[begin Data shown]

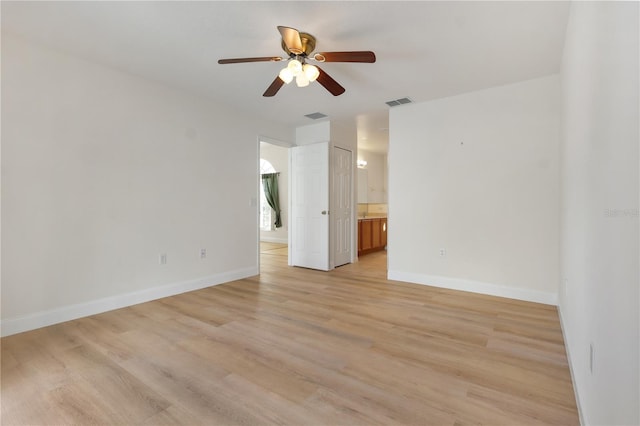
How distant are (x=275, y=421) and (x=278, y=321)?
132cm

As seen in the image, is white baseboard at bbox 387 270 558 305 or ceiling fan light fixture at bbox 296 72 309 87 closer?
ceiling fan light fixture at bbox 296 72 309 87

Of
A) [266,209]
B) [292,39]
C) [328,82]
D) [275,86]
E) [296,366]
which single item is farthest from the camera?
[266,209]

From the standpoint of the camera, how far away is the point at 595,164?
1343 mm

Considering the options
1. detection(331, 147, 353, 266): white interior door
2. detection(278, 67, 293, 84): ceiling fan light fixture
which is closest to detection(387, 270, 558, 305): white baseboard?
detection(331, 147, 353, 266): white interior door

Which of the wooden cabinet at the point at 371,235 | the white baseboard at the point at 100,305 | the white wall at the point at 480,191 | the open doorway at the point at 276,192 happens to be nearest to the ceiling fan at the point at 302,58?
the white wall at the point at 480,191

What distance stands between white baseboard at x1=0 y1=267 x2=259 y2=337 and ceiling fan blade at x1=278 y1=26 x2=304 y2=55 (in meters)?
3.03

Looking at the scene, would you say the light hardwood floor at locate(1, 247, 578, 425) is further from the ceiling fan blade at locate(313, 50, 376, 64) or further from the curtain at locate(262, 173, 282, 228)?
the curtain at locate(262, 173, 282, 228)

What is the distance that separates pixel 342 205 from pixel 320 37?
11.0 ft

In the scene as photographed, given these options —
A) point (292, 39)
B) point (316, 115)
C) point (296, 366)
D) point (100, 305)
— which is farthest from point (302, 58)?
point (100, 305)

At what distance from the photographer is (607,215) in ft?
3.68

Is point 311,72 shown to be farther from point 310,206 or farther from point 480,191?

[end Data shown]
[begin Data shown]

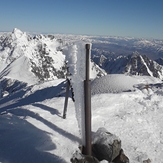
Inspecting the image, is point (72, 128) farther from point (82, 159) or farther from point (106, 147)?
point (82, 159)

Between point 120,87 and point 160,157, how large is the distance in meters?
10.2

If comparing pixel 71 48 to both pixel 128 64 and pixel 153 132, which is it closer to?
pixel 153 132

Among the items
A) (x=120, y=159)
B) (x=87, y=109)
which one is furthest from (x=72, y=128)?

[end Data shown]

Task prompt: Convert the lines running from the line containing "Among the items" to the line containing "which one is furthest from (x=72, y=128)?", both included, into a numbered list without blank lines.

Result:
1. Among the items
2. A) (x=120, y=159)
3. B) (x=87, y=109)
4. which one is furthest from (x=72, y=128)?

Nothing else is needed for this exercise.